And it is impossible to recall the ex-president’s wild path to election day without that moment, which created another iconic image and almost stopped the fight altogether.
When Trump was shot and killed by a would-be assassin in Butler, Pennsylvania, in July, it shook this race and this nation deeply. As Secret Service agents helped him to his feet, bleeding from his ear, he raised his fist in the air and urged his supporters to fight.
When he appeared just 48 hours later at his party’s convention in Milwaukee with a piece of gauze over his ear, some in the crowd cried. I saw tears rolling down the face of one delegate standing next to me. It was Tina Ioane, who flew in from American Samoa.
“He’s the anointed one,” she told me. “He was called to lead our nation.”
At that stage in the summer election, Trump looked unassailable.
Democrats, on the other hand, grew increasingly depressed about their own prospects. Deeply concerned that their candidate, Joe Biden, is too old to win re-election.
I was in the press room watching his boring debate against Trump in late June. There was stunned silence as we watched Biden’s 50-year career in politics essentially end before our eyes.
But even then, many who publicly suggested he step aside were rejected. Biden’s campaign even hit back at the “enucrete brigade” that called for him to step down.

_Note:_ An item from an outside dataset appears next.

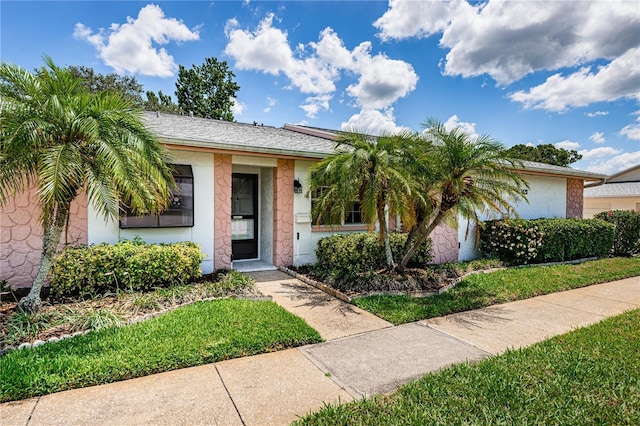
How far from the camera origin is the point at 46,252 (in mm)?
4875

Of course, it would only be a matter of time.
Just days after a jubilant Republican convention in July, when Trump looked as if he couldn’t lose, Biden announced he was dropping his re-election bid. The mood among Democratic supporters soon shifted from anxious pessimism to excited anticipation.
Any reservations they had about whether Kamala Harris was their best candidate were erased at a jubilant convention in Chicago a few weeks later. People who had resigned themselves to defeat were now swept away by a wave of enthusiasm.
“These elections have become a chance to ‘overcome the bitterness, cynicism and conflicts of the past,'” she said to loud cheers.
But this burst of excitement did not last. After the initial hit in the polls, Harris struggled to maintain momentum. It turns out that she quickly won back traditional Democrats who did not support Biden, but they had a harder time winning over important undecided voters.